### What the task asks
Please transcribe every record below exactly, leaving out the pictures.

[[ Supplied data open ]]

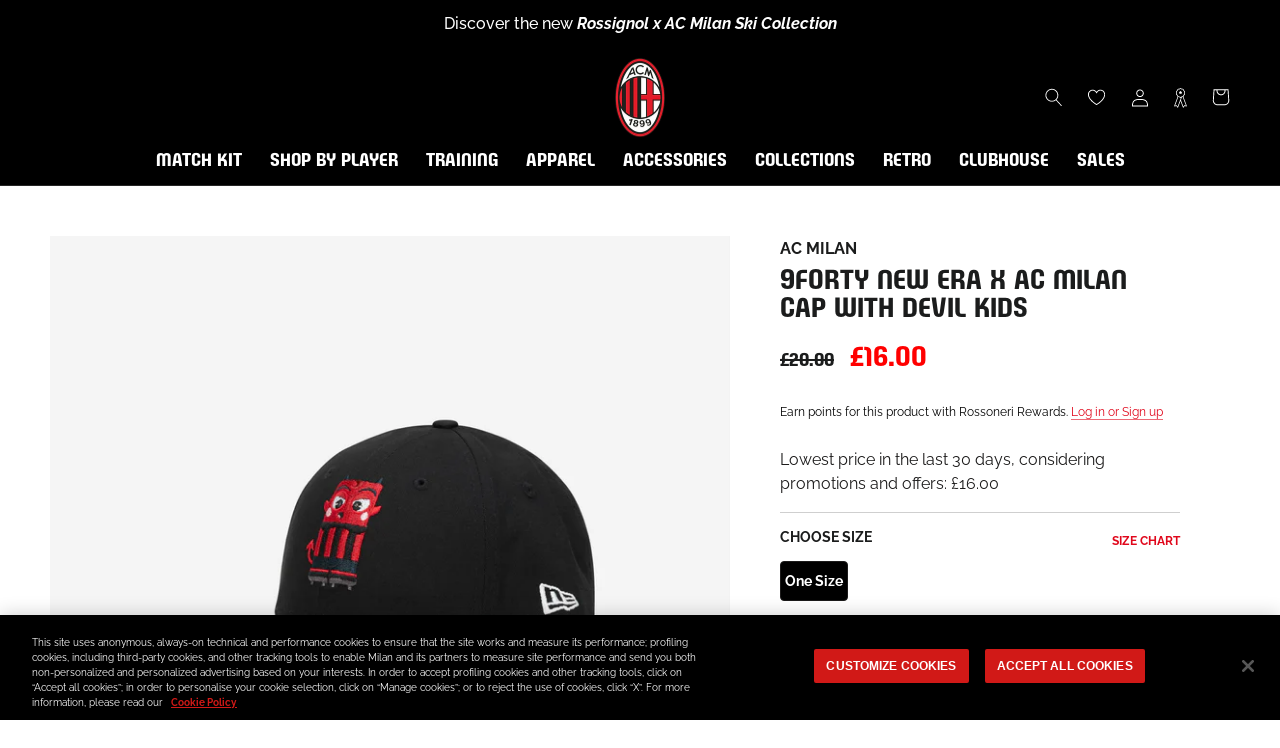

--- FILE ---
content_type: text/html; charset=utf-8
request_url: https://store.acmilan.com/en-gb/tools/tabarnapp-ad/v1_1/default,dealIds/smart_cart_liquid.ejs?GBP12345905&tabarnapp
body_size: -477
content:

{
"isStaffMember":false,
"now": "2026-01-17 14:37",
"prod_extra":{"0":{}
},
"prod_col": {"0":[]
  },"has_carthook":false,"currency":"EUR","money_format":"£{{amount}}","money_with_currency_format":"£{{amount}} GBP","cbt":"default,dealIds"
}


--- FILE ---
content_type: text/json
request_url: https://conf.config-security.com/model
body_size: 85
content:
{"title":"recommendation AI model (keras)","structure":"release_id=0x30:6f:27:30:5a:55:20:6a:3e:4a:46:41:3c:6a:2e:79:36:61:78:56:6f:28:43:3a:5a:7d:74:72:65;keras;n583t6jspim3j1dpywi81lhp4ayhe2k111xg6b9k3q3o9oo803fdhsxf11btfkm4p9nj0qkd","weights":"../weights/306f2730.h5","biases":"../biases/306f2730.h5"}

--- FILE ---
content_type: text/javascript; charset=utf-8
request_url: https://store.acmilan.com/en-gb/cart/update.js?_tbn_ignored&tabarnapp
body_size: -34
content:
{"token":"hWN7iIMfZRp0P4grxF76asZG?key=5bb9e4a75a3847a7ac66be2e5551b297","note":null,"attributes":{},"original_total_price":0,"total_price":0,"total_discount":0,"total_weight":0.0,"item_count":0,"items":[],"requires_shipping":false,"currency":"GBP","items_subtotal_price":0,"cart_level_discount_applications":[],"discount_codes":[],"items_changelog":{"added":[]}}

[[ Supplied data closed ]]

### Task output
--- FILE ---
content_type: text/html; charset=utf-8
request_url: https://store.acmilan.com/en-gb/tools/tabarnapp-ad/v1_1/default,dealIds/smart_cart_liquid.ejs?GBP12345905&tabarnapp
body_size: -477
content:

{
"isStaffMember":false,
"now": "2026-01-17 14:37",
"prod_extra":{"0":{}
},
"prod_col": {"0":[]
  },"has_carthook":false,"currency":"EUR","money_format":"£{{amount}}","money_with_currency_format":"£{{amount}} GBP","cbt":"default,dealIds"
}


--- FILE ---
content_type: text/json
request_url: https://conf.config-security.com/model
body_size: 85
content:
{"title":"recommendation AI model (keras)","structure":"release_id=0x30:6f:27:30:5a:55:20:6a:3e:4a:46:41:3c:6a:2e:79:36:61:78:56:6f:28:43:3a:5a:7d:74:72:65;keras;n583t6jspim3j1dpywi81lhp4ayhe2k111xg6b9k3q3o9oo803fdhsxf11btfkm4p9nj0qkd","weights":"../weights/306f2730.h5","biases":"../biases/306f2730.h5"}

--- FILE ---
content_type: text/javascript; charset=utf-8
request_url: https://store.acmilan.com/en-gb/cart/update.js?_tbn_ignored&tabarnapp
body_size: -34
content:
{"token":"hWN7iIMfZRp0P4grxF76asZG?key=5bb9e4a75a3847a7ac66be2e5551b297","note":null,"attributes":{},"original_total_price":0,"total_price":0,"total_discount":0,"total_weight":0.0,"item_count":0,"items":[],"requires_shipping":false,"currency":"GBP","items_subtotal_price":0,"cart_level_discount_applications":[],"discount_codes":[],"items_changelog":{"added":[]}}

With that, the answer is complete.